> **Your objective**:
Each line below must be reproduced exactly as it stands. Pictures stay out of the copy.

> **Data to examine**:
----
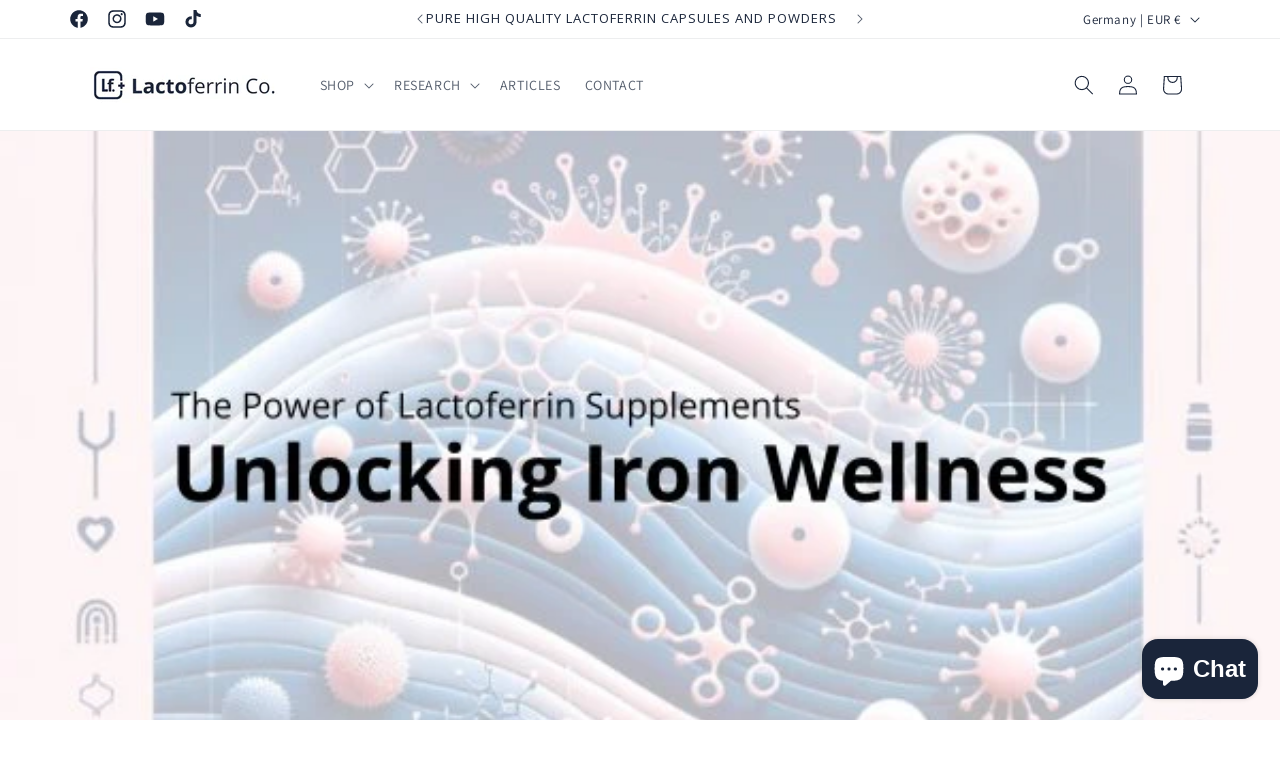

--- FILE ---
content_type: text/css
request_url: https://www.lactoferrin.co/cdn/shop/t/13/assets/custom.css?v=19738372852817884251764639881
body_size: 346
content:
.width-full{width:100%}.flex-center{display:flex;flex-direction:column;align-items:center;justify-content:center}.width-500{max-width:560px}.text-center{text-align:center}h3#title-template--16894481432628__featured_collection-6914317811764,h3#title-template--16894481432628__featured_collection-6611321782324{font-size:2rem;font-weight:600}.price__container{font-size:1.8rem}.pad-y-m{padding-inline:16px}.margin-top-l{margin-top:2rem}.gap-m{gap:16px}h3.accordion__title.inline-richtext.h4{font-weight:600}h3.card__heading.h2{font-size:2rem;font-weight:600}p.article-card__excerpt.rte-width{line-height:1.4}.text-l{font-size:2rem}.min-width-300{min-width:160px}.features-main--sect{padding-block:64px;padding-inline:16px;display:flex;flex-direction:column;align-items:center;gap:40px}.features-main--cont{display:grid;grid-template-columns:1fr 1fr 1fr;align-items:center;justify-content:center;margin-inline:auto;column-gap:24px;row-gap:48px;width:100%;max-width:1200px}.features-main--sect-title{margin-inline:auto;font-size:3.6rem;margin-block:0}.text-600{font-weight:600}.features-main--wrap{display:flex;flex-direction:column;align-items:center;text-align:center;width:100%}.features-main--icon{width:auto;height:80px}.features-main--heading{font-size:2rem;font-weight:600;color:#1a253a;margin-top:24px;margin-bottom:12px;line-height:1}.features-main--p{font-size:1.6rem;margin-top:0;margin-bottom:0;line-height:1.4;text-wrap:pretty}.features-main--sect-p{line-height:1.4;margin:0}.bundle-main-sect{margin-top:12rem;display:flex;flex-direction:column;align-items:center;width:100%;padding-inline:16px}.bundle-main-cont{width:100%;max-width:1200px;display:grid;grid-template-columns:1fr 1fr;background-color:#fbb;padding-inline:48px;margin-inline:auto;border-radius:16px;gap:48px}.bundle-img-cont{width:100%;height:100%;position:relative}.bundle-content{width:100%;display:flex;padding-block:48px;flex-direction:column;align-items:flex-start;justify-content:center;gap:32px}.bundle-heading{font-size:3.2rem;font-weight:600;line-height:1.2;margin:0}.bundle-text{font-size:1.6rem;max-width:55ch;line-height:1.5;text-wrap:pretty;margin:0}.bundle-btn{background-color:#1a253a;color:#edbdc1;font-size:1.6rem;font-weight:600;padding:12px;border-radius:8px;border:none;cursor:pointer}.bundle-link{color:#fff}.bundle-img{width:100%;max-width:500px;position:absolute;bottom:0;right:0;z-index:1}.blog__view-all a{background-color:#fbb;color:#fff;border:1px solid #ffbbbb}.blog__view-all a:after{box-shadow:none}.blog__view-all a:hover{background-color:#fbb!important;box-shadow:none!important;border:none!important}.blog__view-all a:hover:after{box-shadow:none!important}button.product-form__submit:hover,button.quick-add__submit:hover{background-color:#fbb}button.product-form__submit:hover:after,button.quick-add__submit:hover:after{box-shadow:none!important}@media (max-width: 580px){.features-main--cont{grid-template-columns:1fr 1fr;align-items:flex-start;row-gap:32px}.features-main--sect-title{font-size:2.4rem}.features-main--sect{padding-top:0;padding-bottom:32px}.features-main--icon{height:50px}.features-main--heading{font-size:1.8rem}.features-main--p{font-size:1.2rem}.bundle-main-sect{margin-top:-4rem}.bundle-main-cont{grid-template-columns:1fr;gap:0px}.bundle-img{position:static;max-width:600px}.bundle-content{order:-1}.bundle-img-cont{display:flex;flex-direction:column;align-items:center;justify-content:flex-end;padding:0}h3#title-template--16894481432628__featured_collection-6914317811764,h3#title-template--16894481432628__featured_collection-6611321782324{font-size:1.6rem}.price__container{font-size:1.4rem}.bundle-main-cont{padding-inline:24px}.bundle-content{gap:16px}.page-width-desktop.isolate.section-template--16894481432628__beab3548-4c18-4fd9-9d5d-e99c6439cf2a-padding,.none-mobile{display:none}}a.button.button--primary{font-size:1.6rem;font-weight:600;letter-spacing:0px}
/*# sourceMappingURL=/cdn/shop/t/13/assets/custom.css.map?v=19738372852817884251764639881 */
----
> **Your response**:
--- FILE ---
content_type: text/css
request_url: https://www.lactoferrin.co/cdn/shop/t/13/assets/custom.css?v=19738372852817884251764639881
body_size: 346
content:
.width-full{width:100%}.flex-center{display:flex;flex-direction:column;align-items:center;justify-content:center}.width-500{max-width:560px}.text-center{text-align:center}h3#title-template--16894481432628__featured_collection-6914317811764,h3#title-template--16894481432628__featured_collection-6611321782324{font-size:2rem;font-weight:600}.price__container{font-size:1.8rem}.pad-y-m{padding-inline:16px}.margin-top-l{margin-top:2rem}.gap-m{gap:16px}h3.accordion__title.inline-richtext.h4{font-weight:600}h3.card__heading.h2{font-size:2rem;font-weight:600}p.article-card__excerpt.rte-width{line-height:1.4}.text-l{font-size:2rem}.min-width-300{min-width:160px}.features-main--sect{padding-block:64px;padding-inline:16px;display:flex;flex-direction:column;align-items:center;gap:40px}.features-main--cont{display:grid;grid-template-columns:1fr 1fr 1fr;align-items:center;justify-content:center;margin-inline:auto;column-gap:24px;row-gap:48px;width:100%;max-width:1200px}.features-main--sect-title{margin-inline:auto;font-size:3.6rem;margin-block:0}.text-600{font-weight:600}.features-main--wrap{display:flex;flex-direction:column;align-items:center;text-align:center;width:100%}.features-main--icon{width:auto;height:80px}.features-main--heading{font-size:2rem;font-weight:600;color:#1a253a;margin-top:24px;margin-bottom:12px;line-height:1}.features-main--p{font-size:1.6rem;margin-top:0;margin-bottom:0;line-height:1.4;text-wrap:pretty}.features-main--sect-p{line-height:1.4;margin:0}.bundle-main-sect{margin-top:12rem;display:flex;flex-direction:column;align-items:center;width:100%;padding-inline:16px}.bundle-main-cont{width:100%;max-width:1200px;display:grid;grid-template-columns:1fr 1fr;background-color:#fbb;padding-inline:48px;margin-inline:auto;border-radius:16px;gap:48px}.bundle-img-cont{width:100%;height:100%;position:relative}.bundle-content{width:100%;display:flex;padding-block:48px;flex-direction:column;align-items:flex-start;justify-content:center;gap:32px}.bundle-heading{font-size:3.2rem;font-weight:600;line-height:1.2;margin:0}.bundle-text{font-size:1.6rem;max-width:55ch;line-height:1.5;text-wrap:pretty;margin:0}.bundle-btn{background-color:#1a253a;color:#edbdc1;font-size:1.6rem;font-weight:600;padding:12px;border-radius:8px;border:none;cursor:pointer}.bundle-link{color:#fff}.bundle-img{width:100%;max-width:500px;position:absolute;bottom:0;right:0;z-index:1}.blog__view-all a{background-color:#fbb;color:#fff;border:1px solid #ffbbbb}.blog__view-all a:after{box-shadow:none}.blog__view-all a:hover{background-color:#fbb!important;box-shadow:none!important;border:none!important}.blog__view-all a:hover:after{box-shadow:none!important}button.product-form__submit:hover,button.quick-add__submit:hover{background-color:#fbb}button.product-form__submit:hover:after,button.quick-add__submit:hover:after{box-shadow:none!important}@media (max-width: 580px){.features-main--cont{grid-template-columns:1fr 1fr;align-items:flex-start;row-gap:32px}.features-main--sect-title{font-size:2.4rem}.features-main--sect{padding-top:0;padding-bottom:32px}.features-main--icon{height:50px}.features-main--heading{font-size:1.8rem}.features-main--p{font-size:1.2rem}.bundle-main-sect{margin-top:-4rem}.bundle-main-cont{grid-template-columns:1fr;gap:0px}.bundle-img{position:static;max-width:600px}.bundle-content{order:-1}.bundle-img-cont{display:flex;flex-direction:column;align-items:center;justify-content:flex-end;padding:0}h3#title-template--16894481432628__featured_collection-6914317811764,h3#title-template--16894481432628__featured_collection-6611321782324{font-size:1.6rem}.price__container{font-size:1.4rem}.bundle-main-cont{padding-inline:24px}.bundle-content{gap:16px}.page-width-desktop.isolate.section-template--16894481432628__beab3548-4c18-4fd9-9d5d-e99c6439cf2a-padding,.none-mobile{display:none}}a.button.button--primary{font-size:1.6rem;font-weight:600;letter-spacing:0px}
/*# sourceMappingURL=/cdn/shop/t/13/assets/custom.css.map?v=19738372852817884251764639881 */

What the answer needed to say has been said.